→ Questions on the material
[1] List every proper name in the passage about solar flares: each person, organization, spacecraft, program, and planet named.
[2] Continue the passage about solar flares by writing what comes after its final sentence.

Thanks to NASA's Solar Dynamics Observatory, or SDO, scientists are finding out more information than ever about solar flares.
Solar Flares are when the sun gives off a burst of radiation from the release of magnetic energy. They are an incredible force, the solar system's largest explosive event, which can impact the Earth's satellites as well as the atmosphere. Thanks to the work of the SDO satellite and its scientific instruments, researchers have found out new information on the phenomenon.
For instance, the scientists have observed that radiation from solar flares continue for up to five hours beyond the main phase. Furthermore, the SDO satellite has revealed that total energy from this extended phase of the solar flare's peak sometimes has more energy than the initial event.
Previous observations considered a few seconds or minutes to be the normal part of the flare process. This new data will increase our understanding of flare physics and the consequences in near-Earth space where many scientific and commercial satellites reside, said Lika Guhathakurta, lead program scientist for NASA's Living with a Star Program.

→ Record excerpts
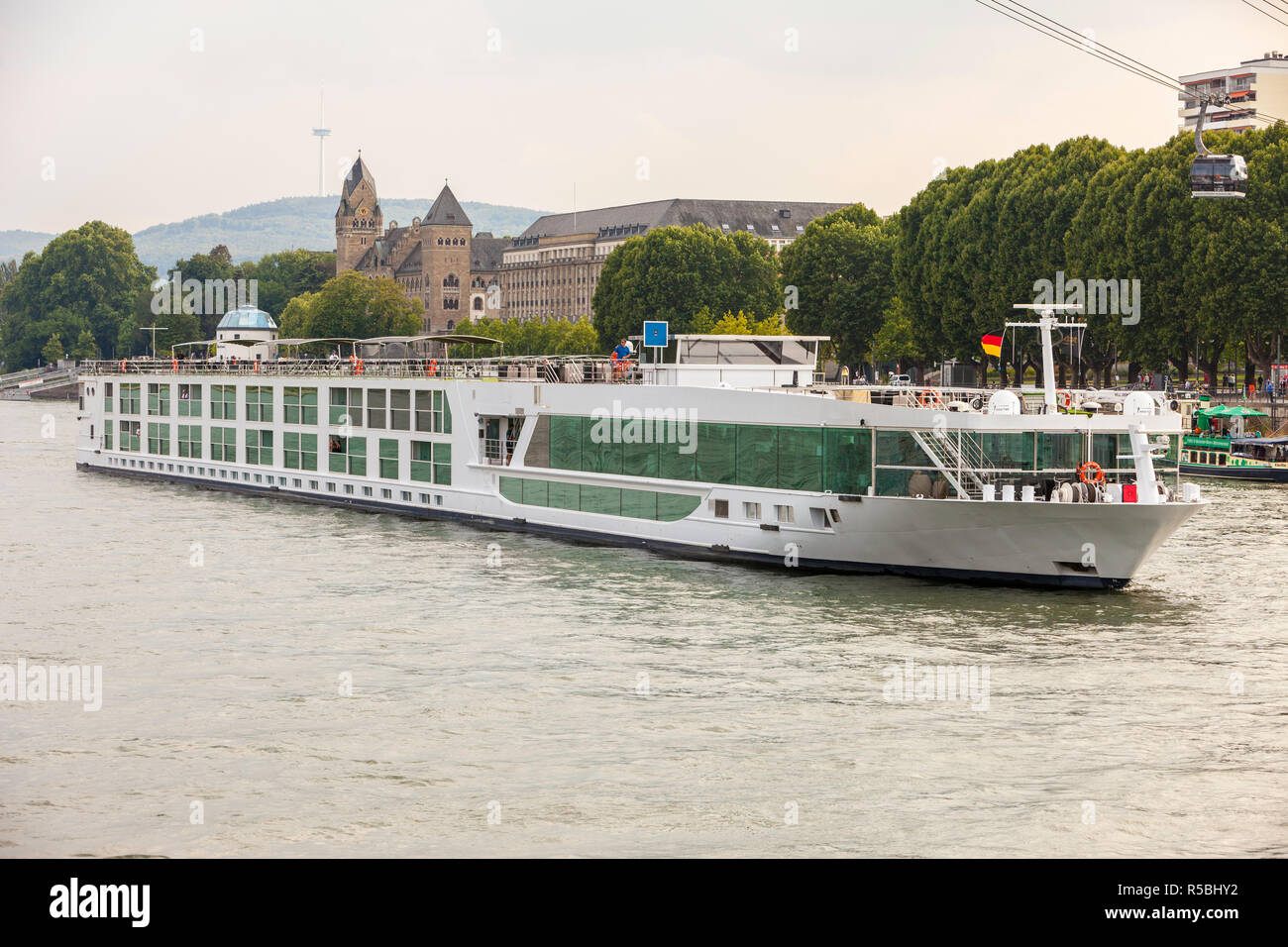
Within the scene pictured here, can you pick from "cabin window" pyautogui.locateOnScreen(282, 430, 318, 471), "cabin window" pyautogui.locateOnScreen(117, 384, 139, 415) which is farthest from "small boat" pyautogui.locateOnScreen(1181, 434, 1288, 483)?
"cabin window" pyautogui.locateOnScreen(117, 384, 139, 415)

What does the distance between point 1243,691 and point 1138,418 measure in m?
10.4

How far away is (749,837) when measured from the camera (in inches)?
647

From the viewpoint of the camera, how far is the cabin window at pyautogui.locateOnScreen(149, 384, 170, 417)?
216 ft

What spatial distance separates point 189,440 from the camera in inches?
2511

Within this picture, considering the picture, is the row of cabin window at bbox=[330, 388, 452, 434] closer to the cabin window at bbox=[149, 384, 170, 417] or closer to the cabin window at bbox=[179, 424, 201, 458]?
the cabin window at bbox=[179, 424, 201, 458]

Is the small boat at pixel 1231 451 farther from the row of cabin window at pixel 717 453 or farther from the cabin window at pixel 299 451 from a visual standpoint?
the cabin window at pixel 299 451

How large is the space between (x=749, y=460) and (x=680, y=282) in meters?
98.9

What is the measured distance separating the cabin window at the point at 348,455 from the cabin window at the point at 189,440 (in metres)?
11.6

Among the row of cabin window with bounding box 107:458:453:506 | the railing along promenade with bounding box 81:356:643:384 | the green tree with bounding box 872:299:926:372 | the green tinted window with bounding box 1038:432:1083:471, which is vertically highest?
the green tree with bounding box 872:299:926:372

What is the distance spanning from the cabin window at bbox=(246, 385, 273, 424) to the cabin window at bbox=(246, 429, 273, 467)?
500 mm

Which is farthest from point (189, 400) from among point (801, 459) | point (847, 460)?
point (847, 460)

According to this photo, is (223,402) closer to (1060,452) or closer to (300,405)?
(300,405)
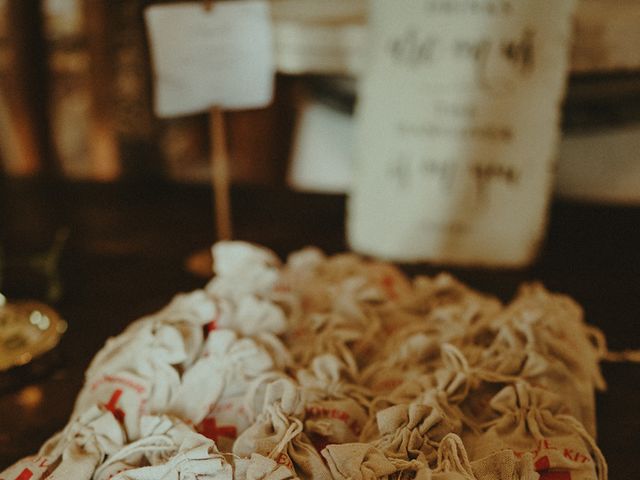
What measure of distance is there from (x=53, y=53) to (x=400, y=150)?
4.82 ft

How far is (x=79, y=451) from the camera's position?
2.68 feet

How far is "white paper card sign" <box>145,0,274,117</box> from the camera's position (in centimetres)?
127

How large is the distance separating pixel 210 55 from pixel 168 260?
1.94 feet

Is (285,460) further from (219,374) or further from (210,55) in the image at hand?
(210,55)

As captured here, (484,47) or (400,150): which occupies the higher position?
(484,47)

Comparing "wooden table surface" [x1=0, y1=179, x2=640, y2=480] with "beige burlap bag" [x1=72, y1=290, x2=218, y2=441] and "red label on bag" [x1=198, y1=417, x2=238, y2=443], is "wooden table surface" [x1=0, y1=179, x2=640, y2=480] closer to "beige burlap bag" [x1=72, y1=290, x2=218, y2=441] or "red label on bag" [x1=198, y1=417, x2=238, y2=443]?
"beige burlap bag" [x1=72, y1=290, x2=218, y2=441]

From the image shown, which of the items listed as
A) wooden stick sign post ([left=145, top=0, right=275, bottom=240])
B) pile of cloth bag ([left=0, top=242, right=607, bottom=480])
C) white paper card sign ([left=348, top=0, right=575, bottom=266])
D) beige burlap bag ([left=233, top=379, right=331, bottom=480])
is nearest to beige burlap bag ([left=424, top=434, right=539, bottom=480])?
pile of cloth bag ([left=0, top=242, right=607, bottom=480])

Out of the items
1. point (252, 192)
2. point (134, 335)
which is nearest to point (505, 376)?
point (134, 335)

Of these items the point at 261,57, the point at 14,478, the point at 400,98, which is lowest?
the point at 14,478

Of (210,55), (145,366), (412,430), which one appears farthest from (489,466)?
(210,55)

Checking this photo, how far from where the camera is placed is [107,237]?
68.3 inches

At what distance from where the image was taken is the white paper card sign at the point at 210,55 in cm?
127

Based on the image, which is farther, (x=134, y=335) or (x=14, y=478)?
(x=134, y=335)

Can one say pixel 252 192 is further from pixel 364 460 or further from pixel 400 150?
pixel 364 460
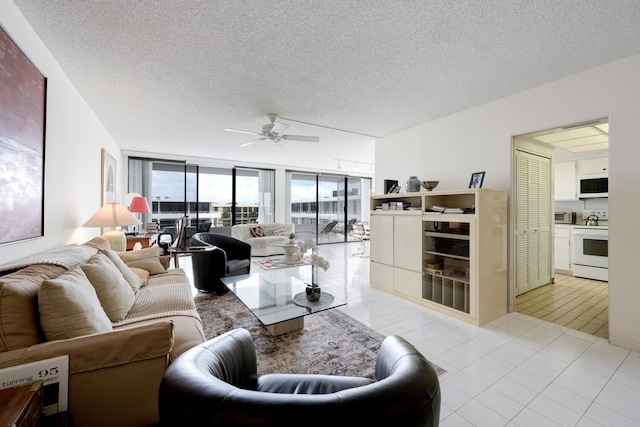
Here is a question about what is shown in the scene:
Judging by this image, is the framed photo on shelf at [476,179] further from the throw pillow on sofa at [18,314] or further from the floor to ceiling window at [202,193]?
the floor to ceiling window at [202,193]

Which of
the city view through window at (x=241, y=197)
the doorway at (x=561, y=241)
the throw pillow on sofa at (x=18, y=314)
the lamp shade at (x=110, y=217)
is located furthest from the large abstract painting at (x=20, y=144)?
the city view through window at (x=241, y=197)

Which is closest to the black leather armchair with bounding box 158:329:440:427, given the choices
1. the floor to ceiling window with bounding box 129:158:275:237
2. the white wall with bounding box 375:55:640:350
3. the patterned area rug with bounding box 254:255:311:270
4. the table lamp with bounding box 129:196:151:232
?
the white wall with bounding box 375:55:640:350

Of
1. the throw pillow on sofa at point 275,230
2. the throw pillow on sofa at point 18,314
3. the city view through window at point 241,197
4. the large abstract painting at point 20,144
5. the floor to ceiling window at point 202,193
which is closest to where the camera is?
the throw pillow on sofa at point 18,314

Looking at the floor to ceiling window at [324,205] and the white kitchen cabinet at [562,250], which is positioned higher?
the floor to ceiling window at [324,205]

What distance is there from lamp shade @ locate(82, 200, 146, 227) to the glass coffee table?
1.45 metres

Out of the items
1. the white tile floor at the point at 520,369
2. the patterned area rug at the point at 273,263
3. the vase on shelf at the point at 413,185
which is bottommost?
the white tile floor at the point at 520,369

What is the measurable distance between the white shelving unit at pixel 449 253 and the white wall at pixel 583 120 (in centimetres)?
52

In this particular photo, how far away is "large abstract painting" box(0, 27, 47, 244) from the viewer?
160cm

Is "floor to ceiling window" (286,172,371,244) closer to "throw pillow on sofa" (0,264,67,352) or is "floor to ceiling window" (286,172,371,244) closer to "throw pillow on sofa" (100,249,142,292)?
"throw pillow on sofa" (100,249,142,292)

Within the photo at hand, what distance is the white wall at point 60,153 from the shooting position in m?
1.81

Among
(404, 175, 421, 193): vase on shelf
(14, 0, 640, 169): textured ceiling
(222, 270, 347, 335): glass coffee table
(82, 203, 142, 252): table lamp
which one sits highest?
(14, 0, 640, 169): textured ceiling

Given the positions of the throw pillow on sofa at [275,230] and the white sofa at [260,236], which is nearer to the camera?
the white sofa at [260,236]

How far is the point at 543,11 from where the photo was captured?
70.9 inches

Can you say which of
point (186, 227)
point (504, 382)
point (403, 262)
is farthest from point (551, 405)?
point (186, 227)
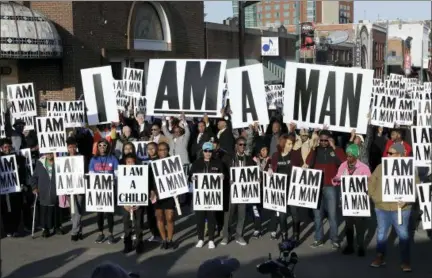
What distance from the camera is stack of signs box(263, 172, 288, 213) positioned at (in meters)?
9.56

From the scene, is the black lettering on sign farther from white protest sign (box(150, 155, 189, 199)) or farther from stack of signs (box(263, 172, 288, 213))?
Answer: white protest sign (box(150, 155, 189, 199))


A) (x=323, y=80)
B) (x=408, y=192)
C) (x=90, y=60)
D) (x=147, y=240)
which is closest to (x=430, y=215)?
(x=408, y=192)

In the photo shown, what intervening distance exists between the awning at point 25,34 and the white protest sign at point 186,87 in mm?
9185

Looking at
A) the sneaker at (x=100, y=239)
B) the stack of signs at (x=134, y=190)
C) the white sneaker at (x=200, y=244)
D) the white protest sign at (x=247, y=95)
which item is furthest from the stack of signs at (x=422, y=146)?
the sneaker at (x=100, y=239)

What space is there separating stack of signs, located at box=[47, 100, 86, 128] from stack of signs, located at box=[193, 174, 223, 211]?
3955mm

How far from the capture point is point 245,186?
31.7ft

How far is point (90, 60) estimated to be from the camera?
A: 22297 mm

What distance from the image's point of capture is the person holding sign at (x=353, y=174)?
886cm

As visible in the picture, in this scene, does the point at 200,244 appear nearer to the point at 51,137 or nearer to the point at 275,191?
the point at 275,191

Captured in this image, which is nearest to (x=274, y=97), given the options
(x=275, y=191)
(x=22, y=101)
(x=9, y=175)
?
(x=22, y=101)

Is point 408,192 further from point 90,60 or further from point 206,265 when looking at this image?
point 90,60

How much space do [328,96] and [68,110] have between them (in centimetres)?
520

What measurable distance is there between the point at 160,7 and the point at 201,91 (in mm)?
16285

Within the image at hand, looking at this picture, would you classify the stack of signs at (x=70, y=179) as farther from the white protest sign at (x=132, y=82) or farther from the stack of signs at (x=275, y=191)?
the white protest sign at (x=132, y=82)
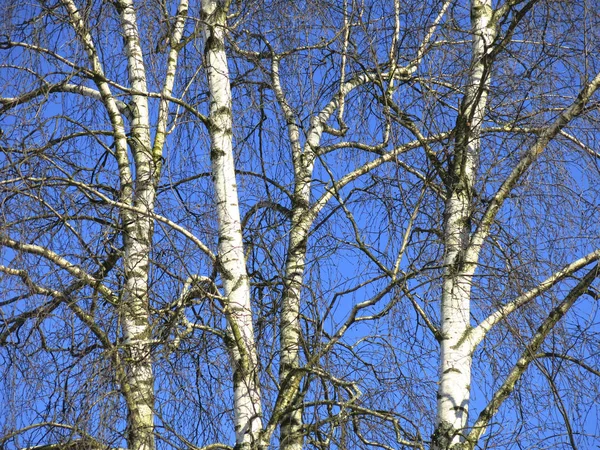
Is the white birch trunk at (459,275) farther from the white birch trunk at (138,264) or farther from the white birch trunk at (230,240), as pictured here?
the white birch trunk at (138,264)

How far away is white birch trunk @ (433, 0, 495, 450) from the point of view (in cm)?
520

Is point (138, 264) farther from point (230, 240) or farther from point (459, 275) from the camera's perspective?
point (459, 275)

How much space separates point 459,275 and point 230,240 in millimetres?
1359

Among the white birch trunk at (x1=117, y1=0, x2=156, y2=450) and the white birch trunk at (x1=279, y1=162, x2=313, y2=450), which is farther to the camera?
the white birch trunk at (x1=279, y1=162, x2=313, y2=450)

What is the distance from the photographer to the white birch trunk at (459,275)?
17.1 ft

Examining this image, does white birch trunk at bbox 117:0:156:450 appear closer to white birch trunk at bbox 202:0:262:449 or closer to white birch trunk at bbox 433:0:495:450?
white birch trunk at bbox 202:0:262:449

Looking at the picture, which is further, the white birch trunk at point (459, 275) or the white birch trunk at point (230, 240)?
the white birch trunk at point (230, 240)

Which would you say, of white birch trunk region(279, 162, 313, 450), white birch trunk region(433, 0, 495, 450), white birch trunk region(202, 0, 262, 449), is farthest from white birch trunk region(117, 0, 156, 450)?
white birch trunk region(433, 0, 495, 450)

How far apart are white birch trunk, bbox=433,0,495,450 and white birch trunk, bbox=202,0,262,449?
103 centimetres

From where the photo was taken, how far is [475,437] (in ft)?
16.8

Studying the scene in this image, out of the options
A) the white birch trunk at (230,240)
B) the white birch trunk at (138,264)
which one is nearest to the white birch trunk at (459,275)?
the white birch trunk at (230,240)

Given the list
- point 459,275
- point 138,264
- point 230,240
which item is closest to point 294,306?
point 230,240

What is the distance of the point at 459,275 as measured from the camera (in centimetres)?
528

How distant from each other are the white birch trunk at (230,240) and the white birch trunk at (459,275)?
103 cm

→ Responses by item number
[1] NASA, Solar Dynamics Observatory (SDO), Earth, Lika Guhathakurta, Living with a Star Program

[2]
In 2010, the SDO analyzed 191 solar flares and came up with a name for the pattern: the late phase flare. According to the research, 15 percent of the flares have a distinct late phase flare some minutes to hours later that has never before been fully observed.
One flare, on Nov. 3, 2010, is a perfect example of the SDO's prowess. Had the scientists only measured the effects of the flare as it initially happened, they would have underestimated the amount of energy shooting into Earth's atmosphere by 70 percent.
We see a large increase in emissions a half-hour to several hours later, that is sometimes even larger than the original, traditional phases of the flare, Phil Chamberlin, deputy project scientist for SDO at NASA's Goddard Space Flight Center in Greenbelt, Md. said in a statement.
The SDO satellite used two instruments in particular: the Extreme ultraviolet Variability Experiment (EVE) Advanced Imaging Assembly (AIA). EVE mapped the wavelength of light as it strengthened, peaked, and diminished over time. With the ability to record data every 10 seconds, EVE recorded many solar flares. To compliment EVE, scientists used AIA to map images of the solar flares.
On top of a better understanding of a solar flare after it happens, the scientists say the new research will help them predict the solar flares before they even begin. The scientists are also looking at how the late phase solar flares can affect space weather including communication and navigation systems, satellite drag and the decay of orbital debris.
The SDO launched in February of this year. It is the most advanced spacecraft ever designed to study the sun and its behavior. NASA says it provides an image that is 10 times clearer than high definition television and more comprehensive science data faster than any solar observing spacecraft in history.